Orange Bowl champion

Orange Bowl, W 14–7 vs. Georgetown
- Conference: Southeastern Conference

Ranking
- AP: No. 9
- Record: 10–0–1 (4–0–1 SEC)
- Head coach: Allyn McKeen (2nd season);
- Home stadium: Scott Field

= 1940 Mississippi State Maroons football team =

American college football season

The 1940 Mississippi State Maroons football team was an American football team that represented Mississippi State College (now known as Mississippi State University) as a member of the Southeastern Conference (SEC) during the 1940 college football season. In their second year under head coach Allyn McKeen, the Maroons compiled an overall record of 10–0–1, with a conference record of 4–0–1, and finished second in the SEC. This was Mississippi State's only undefeated season.

End Buddy Elrod was named SEC "Player of the Year" by the Nashville Banner and was selected to several All-America teams.

■ **Written tasks**
**1)** Answer these from the 1940 Mississippi State text:
(a) What was the team's home stadium?
(b) Which publication named Buddy Elrod SEC "Player of the Year"?
(c) Where did the Maroons finish in the SEC?
**2)** Retype the part of the 1940 Mississippi State text between "American college football" and "only undefeated season.", inclusive.

■ **Record excerpts**
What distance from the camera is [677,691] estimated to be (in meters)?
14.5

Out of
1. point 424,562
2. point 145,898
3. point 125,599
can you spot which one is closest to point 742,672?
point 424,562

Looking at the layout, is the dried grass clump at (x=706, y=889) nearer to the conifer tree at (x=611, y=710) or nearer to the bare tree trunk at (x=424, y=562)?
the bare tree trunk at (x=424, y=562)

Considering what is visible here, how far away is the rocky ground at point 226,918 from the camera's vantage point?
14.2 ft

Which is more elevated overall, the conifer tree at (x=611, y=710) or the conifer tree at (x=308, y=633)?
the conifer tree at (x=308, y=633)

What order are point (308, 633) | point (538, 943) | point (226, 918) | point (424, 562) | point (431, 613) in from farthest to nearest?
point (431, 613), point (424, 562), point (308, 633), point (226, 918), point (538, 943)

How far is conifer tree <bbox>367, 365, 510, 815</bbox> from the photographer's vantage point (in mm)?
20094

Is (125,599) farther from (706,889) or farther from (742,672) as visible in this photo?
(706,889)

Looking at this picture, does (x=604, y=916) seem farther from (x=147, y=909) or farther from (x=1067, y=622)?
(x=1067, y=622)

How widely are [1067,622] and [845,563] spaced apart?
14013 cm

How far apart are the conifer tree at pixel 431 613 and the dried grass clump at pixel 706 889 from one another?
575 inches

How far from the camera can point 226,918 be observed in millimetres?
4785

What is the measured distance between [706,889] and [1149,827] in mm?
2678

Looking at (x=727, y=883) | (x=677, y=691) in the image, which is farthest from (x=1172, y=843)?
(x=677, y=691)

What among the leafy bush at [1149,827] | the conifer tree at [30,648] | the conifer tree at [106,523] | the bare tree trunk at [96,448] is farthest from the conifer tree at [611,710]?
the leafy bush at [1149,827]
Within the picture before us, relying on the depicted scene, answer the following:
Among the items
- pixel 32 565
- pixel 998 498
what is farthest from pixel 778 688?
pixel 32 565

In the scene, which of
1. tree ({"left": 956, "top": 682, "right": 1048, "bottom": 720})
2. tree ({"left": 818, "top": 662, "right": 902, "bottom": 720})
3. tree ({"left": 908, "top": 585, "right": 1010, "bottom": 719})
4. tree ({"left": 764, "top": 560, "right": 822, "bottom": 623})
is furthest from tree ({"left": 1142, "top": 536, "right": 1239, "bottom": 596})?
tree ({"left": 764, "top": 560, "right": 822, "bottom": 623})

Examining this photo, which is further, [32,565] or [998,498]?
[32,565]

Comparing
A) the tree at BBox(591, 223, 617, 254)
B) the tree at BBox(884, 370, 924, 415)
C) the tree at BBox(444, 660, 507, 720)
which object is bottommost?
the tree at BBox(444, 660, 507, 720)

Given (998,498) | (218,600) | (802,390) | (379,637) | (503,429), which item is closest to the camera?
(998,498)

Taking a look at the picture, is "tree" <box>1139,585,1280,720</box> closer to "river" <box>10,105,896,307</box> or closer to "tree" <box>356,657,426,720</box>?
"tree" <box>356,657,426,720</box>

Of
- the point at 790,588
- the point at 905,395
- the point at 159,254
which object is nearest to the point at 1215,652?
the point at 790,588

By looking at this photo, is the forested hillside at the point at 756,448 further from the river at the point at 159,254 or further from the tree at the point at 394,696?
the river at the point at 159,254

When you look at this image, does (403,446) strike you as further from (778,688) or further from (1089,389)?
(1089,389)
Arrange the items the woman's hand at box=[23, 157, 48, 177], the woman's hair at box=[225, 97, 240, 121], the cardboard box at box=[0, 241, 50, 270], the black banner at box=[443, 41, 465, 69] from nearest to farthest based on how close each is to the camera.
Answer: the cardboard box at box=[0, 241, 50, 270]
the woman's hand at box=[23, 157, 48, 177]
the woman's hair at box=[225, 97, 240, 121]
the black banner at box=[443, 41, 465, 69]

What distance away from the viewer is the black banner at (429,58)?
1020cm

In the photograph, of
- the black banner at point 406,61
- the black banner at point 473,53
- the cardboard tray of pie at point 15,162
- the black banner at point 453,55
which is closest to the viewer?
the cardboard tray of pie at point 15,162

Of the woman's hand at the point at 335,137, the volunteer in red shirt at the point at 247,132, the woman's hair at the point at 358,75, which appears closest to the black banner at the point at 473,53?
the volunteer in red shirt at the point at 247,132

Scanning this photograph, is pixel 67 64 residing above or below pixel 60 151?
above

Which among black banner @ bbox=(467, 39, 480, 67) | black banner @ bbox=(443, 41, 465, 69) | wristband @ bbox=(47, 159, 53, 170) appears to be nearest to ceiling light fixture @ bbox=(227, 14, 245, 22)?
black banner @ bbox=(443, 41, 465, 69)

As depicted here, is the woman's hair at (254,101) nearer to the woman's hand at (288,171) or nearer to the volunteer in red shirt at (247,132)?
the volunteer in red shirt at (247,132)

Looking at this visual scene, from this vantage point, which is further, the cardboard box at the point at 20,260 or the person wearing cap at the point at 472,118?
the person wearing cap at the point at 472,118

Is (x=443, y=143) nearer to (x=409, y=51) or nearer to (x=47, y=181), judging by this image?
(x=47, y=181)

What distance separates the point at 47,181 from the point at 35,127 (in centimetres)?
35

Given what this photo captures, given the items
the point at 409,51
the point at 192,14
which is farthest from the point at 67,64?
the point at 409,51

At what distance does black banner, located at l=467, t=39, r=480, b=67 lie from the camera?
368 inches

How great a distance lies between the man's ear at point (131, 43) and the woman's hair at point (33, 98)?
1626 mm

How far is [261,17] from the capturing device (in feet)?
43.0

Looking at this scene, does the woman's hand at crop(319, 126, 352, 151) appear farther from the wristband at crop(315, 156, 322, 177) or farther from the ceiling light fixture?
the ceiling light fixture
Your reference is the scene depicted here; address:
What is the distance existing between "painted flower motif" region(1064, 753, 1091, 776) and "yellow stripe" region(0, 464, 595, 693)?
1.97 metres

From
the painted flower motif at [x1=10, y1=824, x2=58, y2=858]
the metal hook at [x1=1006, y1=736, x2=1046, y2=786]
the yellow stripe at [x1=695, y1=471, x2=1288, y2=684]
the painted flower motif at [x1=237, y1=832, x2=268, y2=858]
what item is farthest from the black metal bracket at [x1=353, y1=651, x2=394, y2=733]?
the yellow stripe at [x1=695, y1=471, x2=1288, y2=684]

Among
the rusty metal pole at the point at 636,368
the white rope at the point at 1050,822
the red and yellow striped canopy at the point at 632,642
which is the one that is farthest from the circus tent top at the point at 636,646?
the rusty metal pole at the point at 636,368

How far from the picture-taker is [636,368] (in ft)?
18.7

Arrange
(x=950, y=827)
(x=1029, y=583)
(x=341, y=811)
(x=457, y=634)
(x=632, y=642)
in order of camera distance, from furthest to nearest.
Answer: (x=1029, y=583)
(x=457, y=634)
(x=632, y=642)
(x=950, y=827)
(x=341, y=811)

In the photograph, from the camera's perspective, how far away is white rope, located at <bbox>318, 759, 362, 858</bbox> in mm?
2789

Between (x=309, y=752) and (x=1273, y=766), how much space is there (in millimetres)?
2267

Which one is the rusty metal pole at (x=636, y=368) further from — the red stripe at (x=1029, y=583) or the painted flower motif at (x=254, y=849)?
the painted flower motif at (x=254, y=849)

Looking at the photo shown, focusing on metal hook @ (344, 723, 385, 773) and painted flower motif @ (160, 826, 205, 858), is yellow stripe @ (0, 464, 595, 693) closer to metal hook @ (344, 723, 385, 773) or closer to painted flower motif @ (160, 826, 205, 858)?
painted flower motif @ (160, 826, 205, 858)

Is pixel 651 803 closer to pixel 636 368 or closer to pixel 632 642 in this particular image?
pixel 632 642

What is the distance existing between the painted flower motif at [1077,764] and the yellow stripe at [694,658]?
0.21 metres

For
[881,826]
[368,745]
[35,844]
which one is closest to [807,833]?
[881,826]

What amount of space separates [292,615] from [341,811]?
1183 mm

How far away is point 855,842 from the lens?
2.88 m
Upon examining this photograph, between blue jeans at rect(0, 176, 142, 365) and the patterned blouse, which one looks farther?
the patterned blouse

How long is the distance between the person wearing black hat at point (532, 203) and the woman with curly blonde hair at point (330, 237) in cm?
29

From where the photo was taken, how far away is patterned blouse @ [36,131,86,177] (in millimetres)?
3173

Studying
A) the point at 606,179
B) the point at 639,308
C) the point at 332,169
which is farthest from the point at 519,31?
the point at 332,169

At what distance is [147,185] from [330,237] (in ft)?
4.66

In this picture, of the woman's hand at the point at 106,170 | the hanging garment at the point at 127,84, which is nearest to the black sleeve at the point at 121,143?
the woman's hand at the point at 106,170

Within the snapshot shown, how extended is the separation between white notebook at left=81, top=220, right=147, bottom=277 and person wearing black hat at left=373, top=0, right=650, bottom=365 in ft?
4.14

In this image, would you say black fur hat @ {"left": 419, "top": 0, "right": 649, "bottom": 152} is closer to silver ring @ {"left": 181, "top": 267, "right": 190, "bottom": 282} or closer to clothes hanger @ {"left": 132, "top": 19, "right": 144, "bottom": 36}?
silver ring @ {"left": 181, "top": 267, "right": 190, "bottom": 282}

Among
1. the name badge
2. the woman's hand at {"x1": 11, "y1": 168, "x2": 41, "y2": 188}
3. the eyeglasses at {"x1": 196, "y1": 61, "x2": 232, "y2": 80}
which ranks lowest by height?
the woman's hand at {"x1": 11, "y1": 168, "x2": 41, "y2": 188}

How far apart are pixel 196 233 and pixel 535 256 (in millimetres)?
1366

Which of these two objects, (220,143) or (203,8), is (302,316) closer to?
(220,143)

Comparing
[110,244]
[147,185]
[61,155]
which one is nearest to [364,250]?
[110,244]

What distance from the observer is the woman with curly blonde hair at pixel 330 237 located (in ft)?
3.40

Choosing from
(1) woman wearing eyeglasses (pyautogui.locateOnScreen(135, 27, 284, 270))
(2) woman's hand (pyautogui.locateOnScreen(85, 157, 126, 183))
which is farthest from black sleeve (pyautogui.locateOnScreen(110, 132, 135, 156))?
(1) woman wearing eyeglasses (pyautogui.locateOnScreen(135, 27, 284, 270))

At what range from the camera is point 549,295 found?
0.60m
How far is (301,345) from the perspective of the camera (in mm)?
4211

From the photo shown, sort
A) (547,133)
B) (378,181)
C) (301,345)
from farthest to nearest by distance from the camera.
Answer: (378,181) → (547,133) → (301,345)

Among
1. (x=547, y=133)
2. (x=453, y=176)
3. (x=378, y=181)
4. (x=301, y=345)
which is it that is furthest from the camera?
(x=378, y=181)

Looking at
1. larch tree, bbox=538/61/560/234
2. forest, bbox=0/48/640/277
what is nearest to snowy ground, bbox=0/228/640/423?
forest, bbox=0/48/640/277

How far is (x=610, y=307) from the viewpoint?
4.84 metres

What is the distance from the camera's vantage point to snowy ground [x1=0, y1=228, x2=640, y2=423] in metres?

■ **Replies**
**1)**
(a) Scott Field
(b) The Nashville Banner
(c) Second

**2)**
American college football season

The 1940 Mississippi State Maroons football team was an American football team that represented Mississippi State College (now known as Mississippi State University) as a member of the Southeastern Conference (SEC) during the 1940 college football season. In their second year under head coach Allyn McKeen, the Maroons compiled an overall record of 10–0–1, with a conference record of 4–0–1, and finished second in the SEC. This was Mississippi State's only undefeated season.